Using dual-port memories ("dual ports") as system interconnects has proven to be an effective interface strategy for bridging multiple processing elements in high-performance applications.
Not only do dual-ports offer high-bandwidth communication between processors, they also provide the flexibility that is often required in fast-evolving design environments. Different dual-port implementations have emerged in recent years, and system designers now have the option of using a traditional dual-port or integrating the dual-port into an onboard FPGA. Newer FPGA families offer internal memory blocks that can be configured as dual-ports, and major FPGA vendors often market their FPGA dual-port as "free integrated memory." However, this is not entirely accurate, as the performance of these dual-ports is highly dependent on device utilization and how these memory blocks are instantiated. Moreover, overall system cost is a critical factor in the decision making process for dual-port implementation.
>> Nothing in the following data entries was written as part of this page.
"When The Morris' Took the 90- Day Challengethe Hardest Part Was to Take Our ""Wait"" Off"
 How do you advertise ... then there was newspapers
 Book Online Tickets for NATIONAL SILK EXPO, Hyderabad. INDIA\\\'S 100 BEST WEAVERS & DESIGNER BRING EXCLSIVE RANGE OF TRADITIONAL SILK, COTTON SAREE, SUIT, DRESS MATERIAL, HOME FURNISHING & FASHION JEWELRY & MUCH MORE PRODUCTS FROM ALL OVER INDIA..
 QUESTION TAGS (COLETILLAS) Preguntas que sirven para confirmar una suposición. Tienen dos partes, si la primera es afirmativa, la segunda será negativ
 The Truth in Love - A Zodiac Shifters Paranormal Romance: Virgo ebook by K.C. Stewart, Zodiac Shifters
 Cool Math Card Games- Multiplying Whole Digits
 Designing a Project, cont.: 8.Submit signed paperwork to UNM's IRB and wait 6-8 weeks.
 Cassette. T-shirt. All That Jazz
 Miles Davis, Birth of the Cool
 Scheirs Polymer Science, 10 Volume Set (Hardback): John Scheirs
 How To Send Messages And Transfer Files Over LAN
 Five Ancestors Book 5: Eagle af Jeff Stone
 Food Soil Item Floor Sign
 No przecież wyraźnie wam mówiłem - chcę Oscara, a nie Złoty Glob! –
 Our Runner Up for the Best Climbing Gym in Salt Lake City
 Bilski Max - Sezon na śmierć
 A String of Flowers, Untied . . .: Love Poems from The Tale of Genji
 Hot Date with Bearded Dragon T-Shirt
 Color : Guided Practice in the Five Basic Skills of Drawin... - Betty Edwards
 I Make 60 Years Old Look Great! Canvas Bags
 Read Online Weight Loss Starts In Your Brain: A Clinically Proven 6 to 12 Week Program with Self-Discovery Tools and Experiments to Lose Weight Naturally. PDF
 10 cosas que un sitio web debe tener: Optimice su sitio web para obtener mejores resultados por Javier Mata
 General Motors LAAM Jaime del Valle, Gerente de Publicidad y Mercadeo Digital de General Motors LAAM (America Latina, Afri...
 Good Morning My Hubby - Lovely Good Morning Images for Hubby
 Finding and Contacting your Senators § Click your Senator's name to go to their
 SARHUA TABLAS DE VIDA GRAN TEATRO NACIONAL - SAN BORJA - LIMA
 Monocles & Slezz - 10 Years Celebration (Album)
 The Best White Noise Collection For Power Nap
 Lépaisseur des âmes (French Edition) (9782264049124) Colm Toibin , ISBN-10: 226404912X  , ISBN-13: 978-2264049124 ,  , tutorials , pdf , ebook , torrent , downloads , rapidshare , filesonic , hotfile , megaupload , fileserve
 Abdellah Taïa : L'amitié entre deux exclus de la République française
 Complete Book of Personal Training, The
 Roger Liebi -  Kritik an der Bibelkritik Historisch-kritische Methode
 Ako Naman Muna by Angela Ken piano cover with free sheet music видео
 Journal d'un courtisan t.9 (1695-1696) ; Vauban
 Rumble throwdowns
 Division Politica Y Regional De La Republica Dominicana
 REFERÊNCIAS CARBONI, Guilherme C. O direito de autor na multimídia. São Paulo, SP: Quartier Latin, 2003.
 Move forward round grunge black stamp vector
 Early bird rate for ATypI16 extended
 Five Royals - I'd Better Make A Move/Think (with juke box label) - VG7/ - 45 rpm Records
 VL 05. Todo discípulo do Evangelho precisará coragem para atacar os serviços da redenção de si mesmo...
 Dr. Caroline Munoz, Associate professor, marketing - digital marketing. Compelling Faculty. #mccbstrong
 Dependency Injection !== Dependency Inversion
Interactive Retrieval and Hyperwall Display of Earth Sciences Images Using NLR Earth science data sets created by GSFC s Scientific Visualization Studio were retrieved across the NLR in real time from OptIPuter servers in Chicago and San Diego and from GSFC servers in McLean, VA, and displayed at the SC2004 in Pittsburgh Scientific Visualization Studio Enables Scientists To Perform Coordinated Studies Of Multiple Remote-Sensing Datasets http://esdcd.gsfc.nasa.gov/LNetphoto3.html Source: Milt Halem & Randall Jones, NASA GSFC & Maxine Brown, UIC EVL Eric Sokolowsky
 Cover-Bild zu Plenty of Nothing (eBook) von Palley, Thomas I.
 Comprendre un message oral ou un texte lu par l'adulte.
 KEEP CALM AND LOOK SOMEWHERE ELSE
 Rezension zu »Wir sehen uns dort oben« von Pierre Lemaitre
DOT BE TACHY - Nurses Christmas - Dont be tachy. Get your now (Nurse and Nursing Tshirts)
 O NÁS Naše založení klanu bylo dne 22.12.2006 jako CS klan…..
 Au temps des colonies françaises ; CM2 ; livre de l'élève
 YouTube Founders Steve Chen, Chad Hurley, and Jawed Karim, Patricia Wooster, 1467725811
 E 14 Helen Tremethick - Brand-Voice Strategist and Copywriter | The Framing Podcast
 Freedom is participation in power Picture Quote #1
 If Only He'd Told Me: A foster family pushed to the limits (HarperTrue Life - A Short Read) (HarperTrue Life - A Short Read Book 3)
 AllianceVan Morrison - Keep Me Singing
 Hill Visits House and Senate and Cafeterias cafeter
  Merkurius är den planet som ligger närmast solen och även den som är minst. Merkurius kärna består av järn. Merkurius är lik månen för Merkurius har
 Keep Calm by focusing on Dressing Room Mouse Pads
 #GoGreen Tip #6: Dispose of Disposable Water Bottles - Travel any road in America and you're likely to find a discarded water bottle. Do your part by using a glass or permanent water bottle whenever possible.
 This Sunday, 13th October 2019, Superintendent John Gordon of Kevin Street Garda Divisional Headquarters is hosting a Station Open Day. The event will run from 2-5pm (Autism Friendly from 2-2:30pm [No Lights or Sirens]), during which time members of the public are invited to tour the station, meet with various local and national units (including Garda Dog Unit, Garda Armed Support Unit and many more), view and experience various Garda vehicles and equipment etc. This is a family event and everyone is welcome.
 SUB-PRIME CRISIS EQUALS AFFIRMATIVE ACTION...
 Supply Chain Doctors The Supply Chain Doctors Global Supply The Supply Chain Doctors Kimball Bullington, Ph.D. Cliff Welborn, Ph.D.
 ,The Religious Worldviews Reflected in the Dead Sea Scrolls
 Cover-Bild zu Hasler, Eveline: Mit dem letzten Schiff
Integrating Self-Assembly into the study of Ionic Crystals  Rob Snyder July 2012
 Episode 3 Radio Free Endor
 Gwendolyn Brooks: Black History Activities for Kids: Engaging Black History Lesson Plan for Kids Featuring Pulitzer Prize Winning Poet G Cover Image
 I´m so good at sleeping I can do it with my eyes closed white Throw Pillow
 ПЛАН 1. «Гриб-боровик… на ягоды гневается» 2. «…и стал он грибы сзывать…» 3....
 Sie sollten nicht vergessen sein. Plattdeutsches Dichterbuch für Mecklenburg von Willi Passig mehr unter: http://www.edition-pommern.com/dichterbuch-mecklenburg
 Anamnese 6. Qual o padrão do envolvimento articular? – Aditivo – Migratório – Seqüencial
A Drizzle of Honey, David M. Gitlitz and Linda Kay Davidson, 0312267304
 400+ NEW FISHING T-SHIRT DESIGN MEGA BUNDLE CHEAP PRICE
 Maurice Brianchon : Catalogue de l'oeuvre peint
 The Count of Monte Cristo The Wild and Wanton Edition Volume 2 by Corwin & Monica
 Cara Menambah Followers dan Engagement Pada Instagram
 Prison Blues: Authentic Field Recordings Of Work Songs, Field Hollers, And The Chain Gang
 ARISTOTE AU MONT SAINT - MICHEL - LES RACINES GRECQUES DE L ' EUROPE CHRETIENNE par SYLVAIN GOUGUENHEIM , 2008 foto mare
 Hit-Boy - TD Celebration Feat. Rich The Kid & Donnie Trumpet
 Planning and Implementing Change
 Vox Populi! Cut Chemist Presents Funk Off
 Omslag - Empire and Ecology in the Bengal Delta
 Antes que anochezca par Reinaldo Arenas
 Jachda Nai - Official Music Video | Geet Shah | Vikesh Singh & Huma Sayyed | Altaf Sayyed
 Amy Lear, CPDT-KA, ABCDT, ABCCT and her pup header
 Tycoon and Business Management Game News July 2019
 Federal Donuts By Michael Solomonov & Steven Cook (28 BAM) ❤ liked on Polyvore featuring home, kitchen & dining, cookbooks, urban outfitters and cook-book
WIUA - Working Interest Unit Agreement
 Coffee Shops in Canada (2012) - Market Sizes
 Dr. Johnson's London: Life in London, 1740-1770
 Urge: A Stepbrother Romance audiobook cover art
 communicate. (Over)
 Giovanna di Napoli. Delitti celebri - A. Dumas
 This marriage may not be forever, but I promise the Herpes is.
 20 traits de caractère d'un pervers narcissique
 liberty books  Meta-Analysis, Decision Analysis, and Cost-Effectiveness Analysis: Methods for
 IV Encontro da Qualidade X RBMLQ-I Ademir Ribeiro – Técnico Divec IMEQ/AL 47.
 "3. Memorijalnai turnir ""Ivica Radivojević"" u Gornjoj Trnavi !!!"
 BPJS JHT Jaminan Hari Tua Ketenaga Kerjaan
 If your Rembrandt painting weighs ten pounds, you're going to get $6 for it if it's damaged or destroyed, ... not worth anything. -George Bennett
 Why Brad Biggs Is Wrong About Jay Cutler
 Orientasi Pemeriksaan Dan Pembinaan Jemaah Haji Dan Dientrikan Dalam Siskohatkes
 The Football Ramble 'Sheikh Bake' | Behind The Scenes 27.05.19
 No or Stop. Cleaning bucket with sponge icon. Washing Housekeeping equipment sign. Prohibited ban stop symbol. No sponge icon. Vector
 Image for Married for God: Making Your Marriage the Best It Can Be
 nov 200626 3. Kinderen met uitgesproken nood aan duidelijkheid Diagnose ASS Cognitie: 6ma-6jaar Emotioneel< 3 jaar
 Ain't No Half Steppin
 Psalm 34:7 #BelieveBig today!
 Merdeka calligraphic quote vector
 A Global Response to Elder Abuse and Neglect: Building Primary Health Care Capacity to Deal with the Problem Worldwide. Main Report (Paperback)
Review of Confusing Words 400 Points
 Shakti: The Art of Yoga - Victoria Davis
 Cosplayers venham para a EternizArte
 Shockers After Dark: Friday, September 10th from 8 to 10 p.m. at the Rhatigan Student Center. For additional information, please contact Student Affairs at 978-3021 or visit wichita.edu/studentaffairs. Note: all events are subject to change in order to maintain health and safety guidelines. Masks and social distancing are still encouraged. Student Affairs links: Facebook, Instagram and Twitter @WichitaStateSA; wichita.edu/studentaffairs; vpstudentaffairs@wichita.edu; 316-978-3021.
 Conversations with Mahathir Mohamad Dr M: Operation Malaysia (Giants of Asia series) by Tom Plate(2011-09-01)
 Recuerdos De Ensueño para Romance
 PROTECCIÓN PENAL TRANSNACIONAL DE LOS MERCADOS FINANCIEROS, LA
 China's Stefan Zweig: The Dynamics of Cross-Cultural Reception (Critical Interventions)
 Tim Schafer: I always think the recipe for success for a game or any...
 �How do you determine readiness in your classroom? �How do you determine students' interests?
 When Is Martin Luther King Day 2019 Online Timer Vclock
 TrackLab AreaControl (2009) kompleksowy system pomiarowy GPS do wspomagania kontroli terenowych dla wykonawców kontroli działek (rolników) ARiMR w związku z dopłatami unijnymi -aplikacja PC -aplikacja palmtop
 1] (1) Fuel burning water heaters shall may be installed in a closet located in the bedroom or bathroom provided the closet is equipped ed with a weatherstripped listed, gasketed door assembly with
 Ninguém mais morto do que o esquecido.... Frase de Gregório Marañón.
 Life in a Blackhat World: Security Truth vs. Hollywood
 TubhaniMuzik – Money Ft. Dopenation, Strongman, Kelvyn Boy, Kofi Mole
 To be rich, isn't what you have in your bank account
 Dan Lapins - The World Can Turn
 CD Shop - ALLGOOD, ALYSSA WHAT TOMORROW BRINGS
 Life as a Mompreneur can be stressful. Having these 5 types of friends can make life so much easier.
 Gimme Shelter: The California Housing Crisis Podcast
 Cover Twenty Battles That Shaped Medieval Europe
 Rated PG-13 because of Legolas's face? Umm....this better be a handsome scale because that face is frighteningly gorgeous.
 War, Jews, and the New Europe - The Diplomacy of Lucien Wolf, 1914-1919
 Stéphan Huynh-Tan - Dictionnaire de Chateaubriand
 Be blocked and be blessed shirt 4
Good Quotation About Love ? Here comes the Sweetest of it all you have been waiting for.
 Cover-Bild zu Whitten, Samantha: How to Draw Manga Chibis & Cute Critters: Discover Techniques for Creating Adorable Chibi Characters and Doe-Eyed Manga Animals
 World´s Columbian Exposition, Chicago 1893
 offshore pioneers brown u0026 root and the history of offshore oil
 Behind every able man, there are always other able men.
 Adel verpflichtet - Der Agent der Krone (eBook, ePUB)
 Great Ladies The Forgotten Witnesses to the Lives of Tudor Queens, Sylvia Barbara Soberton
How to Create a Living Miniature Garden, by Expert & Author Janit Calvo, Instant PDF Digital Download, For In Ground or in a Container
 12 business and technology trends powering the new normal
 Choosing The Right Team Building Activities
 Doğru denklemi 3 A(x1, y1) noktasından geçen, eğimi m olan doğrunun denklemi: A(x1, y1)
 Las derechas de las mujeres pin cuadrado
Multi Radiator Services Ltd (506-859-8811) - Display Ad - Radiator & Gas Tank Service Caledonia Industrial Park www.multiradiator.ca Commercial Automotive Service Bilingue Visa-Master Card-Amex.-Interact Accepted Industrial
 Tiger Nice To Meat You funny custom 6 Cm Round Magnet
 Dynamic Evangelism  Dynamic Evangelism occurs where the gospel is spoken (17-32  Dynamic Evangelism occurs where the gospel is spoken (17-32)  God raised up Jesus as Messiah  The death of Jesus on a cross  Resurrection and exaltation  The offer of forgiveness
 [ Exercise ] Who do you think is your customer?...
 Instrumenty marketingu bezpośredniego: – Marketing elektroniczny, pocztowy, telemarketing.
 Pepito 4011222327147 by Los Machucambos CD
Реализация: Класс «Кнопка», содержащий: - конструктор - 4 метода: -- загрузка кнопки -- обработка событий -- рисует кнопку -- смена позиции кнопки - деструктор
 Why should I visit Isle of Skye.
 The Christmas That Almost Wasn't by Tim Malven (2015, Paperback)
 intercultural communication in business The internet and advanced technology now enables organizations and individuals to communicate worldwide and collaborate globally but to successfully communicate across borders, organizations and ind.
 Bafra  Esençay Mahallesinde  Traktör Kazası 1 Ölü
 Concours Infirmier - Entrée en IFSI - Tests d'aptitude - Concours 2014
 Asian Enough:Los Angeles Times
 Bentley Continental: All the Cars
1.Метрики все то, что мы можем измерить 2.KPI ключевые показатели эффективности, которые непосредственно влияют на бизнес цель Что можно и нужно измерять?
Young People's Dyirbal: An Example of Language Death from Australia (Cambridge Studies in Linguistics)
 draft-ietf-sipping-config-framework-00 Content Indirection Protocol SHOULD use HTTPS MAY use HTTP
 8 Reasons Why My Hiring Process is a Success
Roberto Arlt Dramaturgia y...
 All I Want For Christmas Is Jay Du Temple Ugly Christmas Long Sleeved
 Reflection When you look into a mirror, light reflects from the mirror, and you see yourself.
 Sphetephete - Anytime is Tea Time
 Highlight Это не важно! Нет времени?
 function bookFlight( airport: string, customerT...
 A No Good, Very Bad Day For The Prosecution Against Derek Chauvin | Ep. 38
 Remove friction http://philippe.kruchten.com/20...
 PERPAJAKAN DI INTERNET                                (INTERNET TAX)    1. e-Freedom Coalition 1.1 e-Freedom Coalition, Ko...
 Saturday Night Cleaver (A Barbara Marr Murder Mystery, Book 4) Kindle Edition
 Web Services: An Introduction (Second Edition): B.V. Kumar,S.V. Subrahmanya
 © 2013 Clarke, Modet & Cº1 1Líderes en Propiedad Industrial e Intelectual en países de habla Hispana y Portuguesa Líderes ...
This article evaluates the validity of FPGA vendors' claims by taking the reader through a recent benchmarking effort on integrated dual-ports in FPGAs. Five popular FPGA families are examined and the performance of their integrated dual-ports is benchmarked against an external dual-port implementation.
As the demand for processing power increases in high-performance applications, using multiple processors has become the inevitable choice for many of today's designs. The immediate problem that emerges with a dual (or more) processor architecture is how these processors communicate with one another. In systems where the processors operate independently, one of the proven approaches is to use a dual-port interconnect. Not only do dual-ports offer high-bandwidth communication between processors, they also provide the flexibility that is often required in fast-evolving design environments.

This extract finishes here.